■ GIVEN INFORMATION
= Beginning of Section =
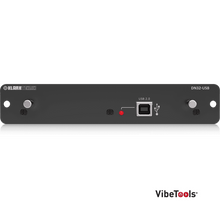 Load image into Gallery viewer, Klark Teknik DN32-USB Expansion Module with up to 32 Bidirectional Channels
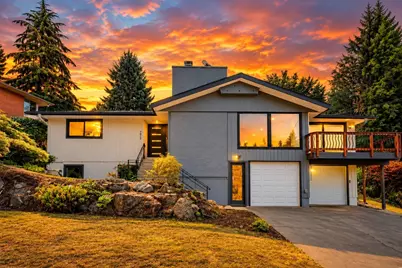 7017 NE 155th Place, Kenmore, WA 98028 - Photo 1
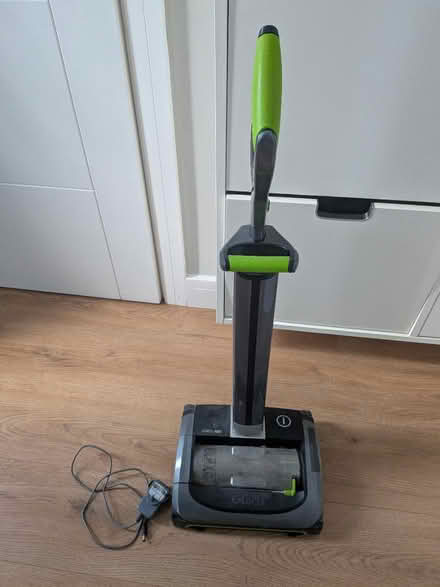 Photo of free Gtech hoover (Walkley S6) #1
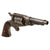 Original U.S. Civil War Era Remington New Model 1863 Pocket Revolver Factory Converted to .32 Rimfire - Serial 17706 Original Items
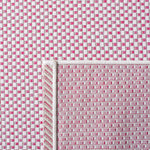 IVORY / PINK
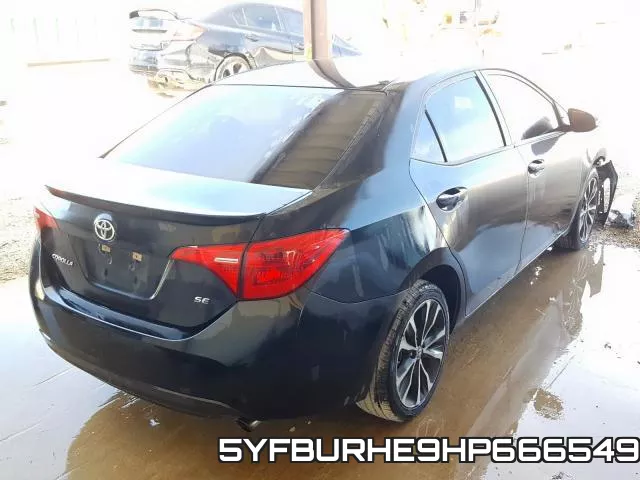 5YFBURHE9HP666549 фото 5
= End of Section =
■ TASK GOAL
Starting with the line that contains "Photo of free Gtech hoover (Walkley S6) #1", repeat each line exactly until the listing ends, including the last one. Leave pictures out.

■ RESPONSE
 Photo of free Gtech hoover (Walkley S6) #1
 Original U.S. Civil War Era Remington New Model 1863 Pocket Revolver Factory Converted to .32 Rimfire - Serial 17706 Original Items
 IVORY / PINK
 5YFBURHE9HP666549 фото 5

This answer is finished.